In tal modo, dunque, la volontà del privato non è stata "piegata" dall'altrui sopraffazione, ciò che avrebbe reso configurabile la condotta costrittiva tipizzata nel diverso modello di cui all'art. 317 c.p., ma, più semplicemente, "condizionata", ossia "orientata" da una pressione psichica i cui effetti, pur meno rilevanti, poichè non concretatisi in una violenza o minaccia di un male ingiusto, erano evidentemente riconducibili alla indebita manifestazione delle prerogative proprie della qualifica soggettiva ricoperta dall'imputato, e da lui, come si è osservato, oggettivamente esibita al fine di ottenere, per sè stesso e, talora, per le persone che lo accompagnavano, una non dovuta gratuità delle prestazioni, senza porre il destinatario di fronte alla scelta ineluttabile ed obbligata tra due mali parimenti ingiusti.

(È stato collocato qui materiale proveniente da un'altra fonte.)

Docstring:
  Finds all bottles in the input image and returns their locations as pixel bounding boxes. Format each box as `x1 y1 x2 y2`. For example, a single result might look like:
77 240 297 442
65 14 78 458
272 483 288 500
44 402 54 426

7. In conclusione, alla stregua delle su esposte considerazioni, diversamente qualificato il fatto oggetto dell'imputazione ai sensi della meno grave fattispecie incriminatrice di cui all'art. 319 quater c.p., la sentenza impugnata va annullata limitatamente al trattamento sanzionatorio, e conseguentemente rinviata, per la sua rideterminazione, alla Corte d'Appello di Perugia.


P.Q.M.

Qualificato il fatto come reato previsto dall'art. 319 quater c.p., annulla la sentenza impugnata limitatamente alla pena e rinvia per nuovo giudizio sul punto alla Corte d'appello di Perugia. Rigetta nel resto il ricorso.


Così deciso in Roma, il 1 aprile 2014.